→ **Stored data entries**
━━━━

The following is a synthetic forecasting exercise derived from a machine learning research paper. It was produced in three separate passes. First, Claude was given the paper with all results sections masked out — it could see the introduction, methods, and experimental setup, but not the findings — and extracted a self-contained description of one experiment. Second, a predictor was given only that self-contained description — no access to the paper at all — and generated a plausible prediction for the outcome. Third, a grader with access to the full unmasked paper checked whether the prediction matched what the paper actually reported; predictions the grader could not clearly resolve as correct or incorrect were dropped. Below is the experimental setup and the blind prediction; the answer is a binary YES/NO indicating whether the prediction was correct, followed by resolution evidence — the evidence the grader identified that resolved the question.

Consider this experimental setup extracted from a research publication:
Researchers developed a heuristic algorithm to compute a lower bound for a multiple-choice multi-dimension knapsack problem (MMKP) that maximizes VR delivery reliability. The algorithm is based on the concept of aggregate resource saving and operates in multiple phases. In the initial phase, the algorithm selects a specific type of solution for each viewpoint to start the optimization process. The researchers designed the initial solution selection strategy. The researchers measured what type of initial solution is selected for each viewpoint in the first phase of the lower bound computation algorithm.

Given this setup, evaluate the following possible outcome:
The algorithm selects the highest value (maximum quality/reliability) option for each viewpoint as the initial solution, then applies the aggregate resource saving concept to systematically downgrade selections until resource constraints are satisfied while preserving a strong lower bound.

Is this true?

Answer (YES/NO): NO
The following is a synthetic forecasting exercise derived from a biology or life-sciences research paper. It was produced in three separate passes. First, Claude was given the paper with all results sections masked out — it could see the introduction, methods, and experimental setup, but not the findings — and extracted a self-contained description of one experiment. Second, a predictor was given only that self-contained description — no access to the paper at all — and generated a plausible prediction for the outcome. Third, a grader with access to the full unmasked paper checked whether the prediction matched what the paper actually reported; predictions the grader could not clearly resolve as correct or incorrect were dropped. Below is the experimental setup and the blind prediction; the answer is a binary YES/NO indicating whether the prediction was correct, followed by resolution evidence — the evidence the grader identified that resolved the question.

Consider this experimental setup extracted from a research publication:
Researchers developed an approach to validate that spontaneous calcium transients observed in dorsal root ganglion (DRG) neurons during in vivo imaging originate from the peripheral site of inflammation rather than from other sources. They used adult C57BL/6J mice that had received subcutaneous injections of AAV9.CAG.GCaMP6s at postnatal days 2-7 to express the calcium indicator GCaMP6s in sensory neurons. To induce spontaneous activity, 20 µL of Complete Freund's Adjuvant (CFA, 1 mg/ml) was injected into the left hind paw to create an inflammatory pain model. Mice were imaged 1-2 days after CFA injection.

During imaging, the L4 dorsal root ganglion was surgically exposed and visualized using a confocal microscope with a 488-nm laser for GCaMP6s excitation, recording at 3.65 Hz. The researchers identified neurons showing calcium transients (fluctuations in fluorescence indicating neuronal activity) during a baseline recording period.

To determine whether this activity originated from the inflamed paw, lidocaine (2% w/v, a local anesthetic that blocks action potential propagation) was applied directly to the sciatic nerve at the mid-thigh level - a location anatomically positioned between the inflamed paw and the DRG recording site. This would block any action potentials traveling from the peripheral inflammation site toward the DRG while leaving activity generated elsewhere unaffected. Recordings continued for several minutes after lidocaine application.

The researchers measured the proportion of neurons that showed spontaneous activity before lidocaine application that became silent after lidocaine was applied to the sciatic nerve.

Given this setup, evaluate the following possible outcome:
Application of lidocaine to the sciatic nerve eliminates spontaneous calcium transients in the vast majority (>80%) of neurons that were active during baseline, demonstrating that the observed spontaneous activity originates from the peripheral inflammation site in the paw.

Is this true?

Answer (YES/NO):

━━━━

→ **Task details**
Copy every record once more, exactly as given.

→ **Answer section**
The following is a synthetic forecasting exercise derived from a machine learning research paper. It was produced in three separate passes. First, Claude was given the paper with all results sections masked out — it could see the introduction, methods, and experimental setup, but not the findings — and extracted a self-contained description of one experiment. Second, a predictor was given only that self-contained description — no access to the paper at all — and generated a plausible prediction for the outcome. Third, a grader with access to the full unmasked paper checked whether the prediction matched what the paper actually reported; predictions the grader could not clearly resolve as correct or incorrect were dropped. Below is the experimental setup and the blind prediction; the answer is a binary YES/NO indicating whether the prediction was correct, followed by resolution evidence — the evidence the grader identified that resolved the question.

Consider this experimental setup extracted from a research publication:
Researchers developed a heuristic algorithm to compute a lower bound for a multiple-choice multi-dimension knapsack problem (MMKP) that maximizes VR delivery reliability. The algorithm is based on the concept of aggregate resource saving and operates in multiple phases. In the initial phase, the algorithm selects a specific type of solution for each viewpoint to start the optimization process. The researchers designed the initial solution selection strategy. The researchers measured what type of initial solution is selected for each viewpoint in the first phase of the lower bound computation algorithm.

Given this setup, evaluate the following possible outcome:
The algorithm selects the highest value (maximum quality/reliability) option for each viewpoint as the initial solution, then applies the aggregate resource saving concept to systematically downgrade selections until resource constraints are satisfied while preserving a strong lower bound.

Is this true?

Answer (YES/NO): NO
The following is a synthetic forecasting exercise derived from a biology or life-sciences research paper. It was produced in three separate passes. First, Claude was given the paper with all results sections masked out — it could see the introduction, methods, and experimental setup, but not the findings — and extracted a self-contained description of one experiment. Second, a predictor was given only that self-contained description — no access to the paper at all — and generated a plausible prediction for the outcome. Third, a grader with access to the full unmasked paper checked whether the prediction matched what the paper actually reported; predictions the grader could not clearly resolve as correct or incorrect were dropped. Below is the experimental setup and the blind prediction; the answer is a binary YES/NO indicating whether the prediction was correct, followed by resolution evidence — the evidence the grader identified that resolved the question.

Consider this experimental setup extracted from a research publication:
Researchers developed an approach to validate that spontaneous calcium transients observed in dorsal root ganglion (DRG) neurons during in vivo imaging originate from the peripheral site of inflammation rather than from other sources. They used adult C57BL/6J mice that had received subcutaneous injections of AAV9.CAG.GCaMP6s at postnatal days 2-7 to express the calcium indicator GCaMP6s in sensory neurons. To induce spontaneous activity, 20 µL of Complete Freund's Adjuvant (CFA, 1 mg/ml) was injected into the left hind paw to create an inflammatory pain model. Mice were imaged 1-2 days after CFA injection.

During imaging, the L4 dorsal root ganglion was surgically exposed and visualized using a confocal microscope with a 488-nm laser for GCaMP6s excitation, recording at 3.65 Hz. The researchers identified neurons showing calcium transients (fluctuations in fluorescence indicating neuronal activity) during a baseline recording period.

To determine whether this activity originated from the inflamed paw, lidocaine (2% w/v, a local anesthetic that blocks action potential propagation) was applied directly to the sciatic nerve at the mid-thigh level - a location anatomically positioned between the inflamed paw and the DRG recording site. This would block any action potentials traveling from the peripheral inflammation site toward the DRG while leaving activity generated elsewhere unaffected. Recordings continued for several minutes after lidocaine application.

The researchers measured the proportion of neurons that showed spontaneous activity before lidocaine application that became silent after lidocaine was applied to the sciatic nerve.

Given this setup, evaluate the following possible outcome:
Application of lidocaine to the sciatic nerve eliminates spontaneous calcium transients in the vast majority (>80%) of neurons that were active during baseline, demonstrating that the observed spontaneous activity originates from the peripheral inflammation site in the paw.

Is this true?

Answer (YES/NO):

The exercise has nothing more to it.